Şiir Ki Bir İnci Tanesidir, Engin Suların Derinlerinde
Hatice Ayan
Şiir, engin suların derinlerinde yüzmeyi bilenler içindir. Dünyanın en değerli hazinelerini taşıyan istiridyeleri bulup incitmeden inci tanelerine erişebilenler için. O inci taneleri ki gözyaşlarıdır nisan bulutlarının. Aşk elinden çektiği çileyi damıtır bulut gözyaşında. Gözyaşları, engin sulara karıştığında istiridye fark eder onu ve cevherfüruş bir eda ile korumasına alır kıymetini yükseltmek üzere. Gözyaşı, bu özel mihmandarlıkta özlem ve hüzünle beklerken dönüşür inci tanesine, dillere destan bir mücevhere. Şiir, bu mücevherin diğer adıdır. Derinlerde yüzmeyi bilmeden ulaşmanın mümkün olmadığı inci tanesidir o.
++++++++++
* **Verilen görev 1**: Verilen metinde "Şiir Ki Bir" ifadesinden "inci tanesidir o." ifadesine kadar uzanan bölümü, "özlem" yerine "hasret" koyarak yeniden yazın.
Metin ile satırlar birbirinden bağımsız iki ayrı malzemedir.
++++++++++
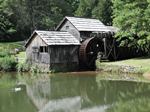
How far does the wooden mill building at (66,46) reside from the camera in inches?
1441

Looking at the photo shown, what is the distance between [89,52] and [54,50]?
4206 millimetres

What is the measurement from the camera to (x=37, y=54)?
38.3 meters

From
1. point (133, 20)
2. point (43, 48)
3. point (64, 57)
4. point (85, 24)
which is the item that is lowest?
point (64, 57)

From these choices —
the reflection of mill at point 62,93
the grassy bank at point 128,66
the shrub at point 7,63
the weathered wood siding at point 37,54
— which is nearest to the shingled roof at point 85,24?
the weathered wood siding at point 37,54

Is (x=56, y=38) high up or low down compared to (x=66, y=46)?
up

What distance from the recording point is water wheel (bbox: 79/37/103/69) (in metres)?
37.9

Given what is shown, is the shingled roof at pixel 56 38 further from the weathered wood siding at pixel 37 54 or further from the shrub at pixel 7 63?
the shrub at pixel 7 63

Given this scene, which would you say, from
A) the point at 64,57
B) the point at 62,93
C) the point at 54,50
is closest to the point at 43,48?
the point at 54,50

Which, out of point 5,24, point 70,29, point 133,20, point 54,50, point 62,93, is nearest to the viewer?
point 62,93

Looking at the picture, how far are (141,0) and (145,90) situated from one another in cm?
1415

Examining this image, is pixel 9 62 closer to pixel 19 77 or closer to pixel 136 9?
pixel 19 77

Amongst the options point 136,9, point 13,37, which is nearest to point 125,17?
point 136,9

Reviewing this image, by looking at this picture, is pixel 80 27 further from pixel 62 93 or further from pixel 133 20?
pixel 62 93

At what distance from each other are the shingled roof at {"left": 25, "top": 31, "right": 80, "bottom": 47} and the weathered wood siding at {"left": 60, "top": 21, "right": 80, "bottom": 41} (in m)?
0.94
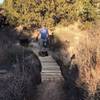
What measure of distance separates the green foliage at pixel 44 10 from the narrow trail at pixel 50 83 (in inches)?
360

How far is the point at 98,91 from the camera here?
39.0ft

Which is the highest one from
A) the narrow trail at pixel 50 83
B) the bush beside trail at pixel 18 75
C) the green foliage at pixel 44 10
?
the green foliage at pixel 44 10

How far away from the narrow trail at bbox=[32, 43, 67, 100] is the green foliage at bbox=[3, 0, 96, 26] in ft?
30.0

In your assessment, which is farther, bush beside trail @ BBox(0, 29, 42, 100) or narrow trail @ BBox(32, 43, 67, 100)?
narrow trail @ BBox(32, 43, 67, 100)

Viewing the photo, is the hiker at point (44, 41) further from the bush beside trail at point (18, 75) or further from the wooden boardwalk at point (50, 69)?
the bush beside trail at point (18, 75)

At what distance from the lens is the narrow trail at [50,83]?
43.6ft

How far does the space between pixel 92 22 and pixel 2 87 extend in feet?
49.2

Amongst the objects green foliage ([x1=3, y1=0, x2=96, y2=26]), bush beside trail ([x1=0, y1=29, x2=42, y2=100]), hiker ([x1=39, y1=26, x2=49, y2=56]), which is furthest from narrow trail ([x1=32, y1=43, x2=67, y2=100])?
green foliage ([x1=3, y1=0, x2=96, y2=26])

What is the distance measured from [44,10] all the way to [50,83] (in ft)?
41.2

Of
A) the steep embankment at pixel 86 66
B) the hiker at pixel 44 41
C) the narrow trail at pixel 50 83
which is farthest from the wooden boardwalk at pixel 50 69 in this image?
the hiker at pixel 44 41

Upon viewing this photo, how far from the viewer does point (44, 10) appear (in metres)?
26.5

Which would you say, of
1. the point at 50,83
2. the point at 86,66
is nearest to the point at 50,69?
the point at 50,83

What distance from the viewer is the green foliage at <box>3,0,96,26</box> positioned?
2638 centimetres

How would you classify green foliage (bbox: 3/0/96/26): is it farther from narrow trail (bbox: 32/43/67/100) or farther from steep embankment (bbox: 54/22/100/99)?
narrow trail (bbox: 32/43/67/100)
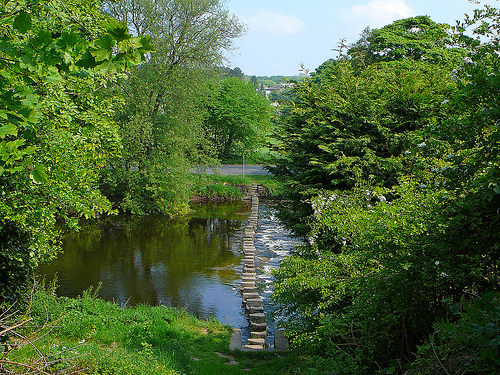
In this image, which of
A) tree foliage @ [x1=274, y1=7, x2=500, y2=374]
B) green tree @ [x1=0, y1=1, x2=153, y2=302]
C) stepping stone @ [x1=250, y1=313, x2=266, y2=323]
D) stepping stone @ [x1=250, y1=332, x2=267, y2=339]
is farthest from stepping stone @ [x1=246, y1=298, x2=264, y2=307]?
green tree @ [x1=0, y1=1, x2=153, y2=302]

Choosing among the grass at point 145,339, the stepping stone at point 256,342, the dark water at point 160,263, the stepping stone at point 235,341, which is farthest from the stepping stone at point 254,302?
the stepping stone at point 256,342

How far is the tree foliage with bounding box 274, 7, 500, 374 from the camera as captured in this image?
15.3 ft

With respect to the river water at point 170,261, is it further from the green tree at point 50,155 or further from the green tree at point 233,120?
the green tree at point 233,120

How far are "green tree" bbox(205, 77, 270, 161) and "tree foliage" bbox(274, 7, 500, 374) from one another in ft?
93.1

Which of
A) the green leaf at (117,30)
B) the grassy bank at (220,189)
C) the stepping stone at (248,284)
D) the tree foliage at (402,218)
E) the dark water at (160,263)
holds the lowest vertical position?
the dark water at (160,263)

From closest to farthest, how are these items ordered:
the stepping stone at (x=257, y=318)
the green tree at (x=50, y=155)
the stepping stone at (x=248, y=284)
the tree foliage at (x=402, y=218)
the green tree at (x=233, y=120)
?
the tree foliage at (x=402, y=218)
the green tree at (x=50, y=155)
the stepping stone at (x=257, y=318)
the stepping stone at (x=248, y=284)
the green tree at (x=233, y=120)

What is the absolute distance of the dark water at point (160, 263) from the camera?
1320 cm

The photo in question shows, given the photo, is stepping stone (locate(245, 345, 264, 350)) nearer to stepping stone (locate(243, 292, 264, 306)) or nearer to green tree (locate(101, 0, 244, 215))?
stepping stone (locate(243, 292, 264, 306))

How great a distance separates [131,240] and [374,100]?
12353 millimetres

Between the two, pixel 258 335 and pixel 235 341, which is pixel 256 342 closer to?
pixel 258 335

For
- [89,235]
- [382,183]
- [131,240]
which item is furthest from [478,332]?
[89,235]

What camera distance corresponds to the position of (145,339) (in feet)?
28.7

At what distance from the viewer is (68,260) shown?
16297mm

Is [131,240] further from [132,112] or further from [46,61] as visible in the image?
[46,61]
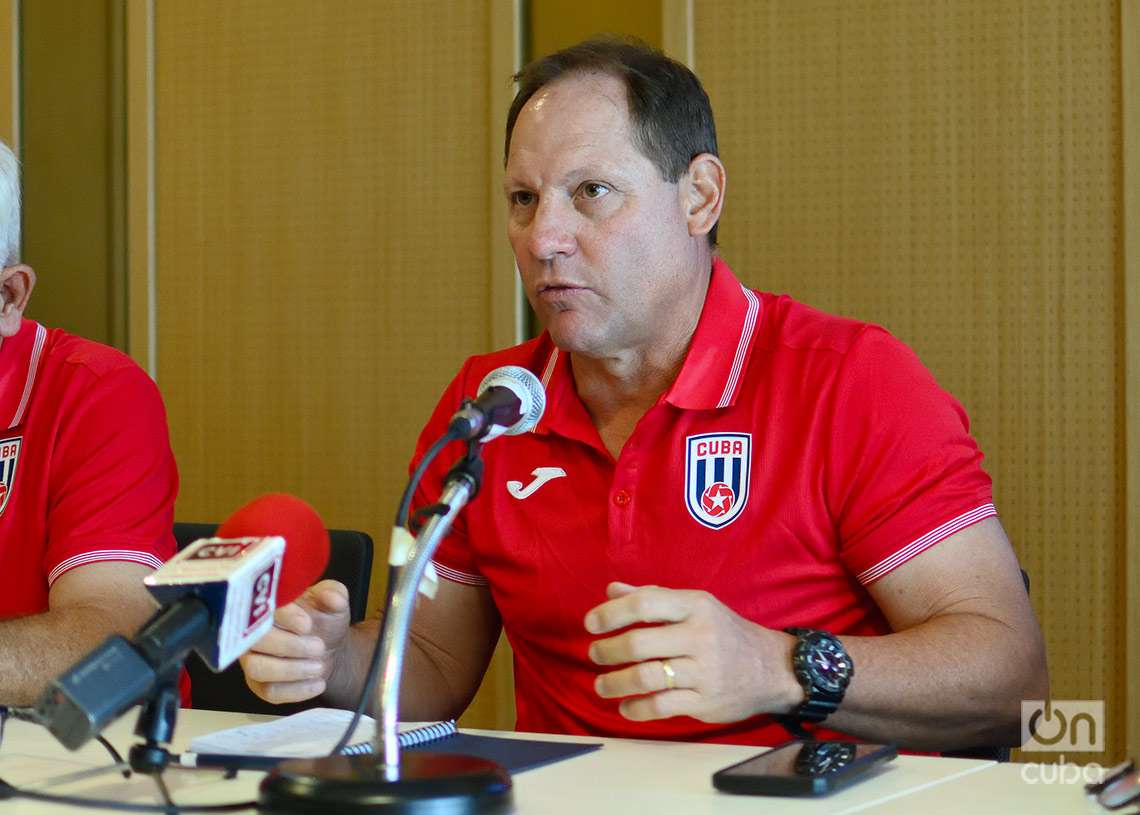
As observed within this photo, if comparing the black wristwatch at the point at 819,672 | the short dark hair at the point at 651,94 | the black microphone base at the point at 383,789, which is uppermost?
the short dark hair at the point at 651,94

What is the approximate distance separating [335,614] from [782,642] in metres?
0.52

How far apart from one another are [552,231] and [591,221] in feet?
0.19

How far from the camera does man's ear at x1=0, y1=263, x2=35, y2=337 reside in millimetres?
2102

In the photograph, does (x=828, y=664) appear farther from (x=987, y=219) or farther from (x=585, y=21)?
(x=585, y=21)

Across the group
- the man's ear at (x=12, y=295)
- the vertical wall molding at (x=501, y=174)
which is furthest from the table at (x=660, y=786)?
the vertical wall molding at (x=501, y=174)

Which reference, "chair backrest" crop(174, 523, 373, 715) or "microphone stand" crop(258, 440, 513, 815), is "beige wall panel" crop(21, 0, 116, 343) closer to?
"chair backrest" crop(174, 523, 373, 715)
++++++++++
* **Verilen görev 2**: Satırlardan "steep" kelimesini içerenlerin hepsini bir araya toplayın. Her birini olduğu gibi aktarın.

* **Görev cevabı 1**:
Şiir Ki Bir İnci Tanesidir, Engin Suların Derinlerinde
Hatice Ayan
Şiir, engin suların derinlerinde yüzmeyi bilenler içindir. Dünyanın en değerli hazinelerini taşıyan istiridyeleri bulup incitmeden inci tanelerine erişebilenler için. O inci taneleri ki gözyaşlarıdır nisan bulutlarının. Aşk elinden çektiği çileyi damıtır bulut gözyaşında. Gözyaşları, engin sulara karıştığında istiridye fark eder onu ve cevherfüruş bir eda ile korumasına alır kıymetini yükseltmek üzere. Gözyaşı, bu özel mihmandarlıkta hasret ve hüzünle beklerken dönüşür inci tanesine, dillere destan bir mücevhere. Şiir, bu mücevherin diğer adıdır. Derinlerde yüzmeyi bilmeden ulaşmanın mümkün olmadığı inci tanesidir o.

* **Görev cevabı 2**:
A) the steep embankment at pixel 86 66
How would you classify green foliage (bbox: 3/0/96/26): is it farther from narrow trail (bbox: 32/43/67/100) or farther from steep embankment (bbox: 54/22/100/99)?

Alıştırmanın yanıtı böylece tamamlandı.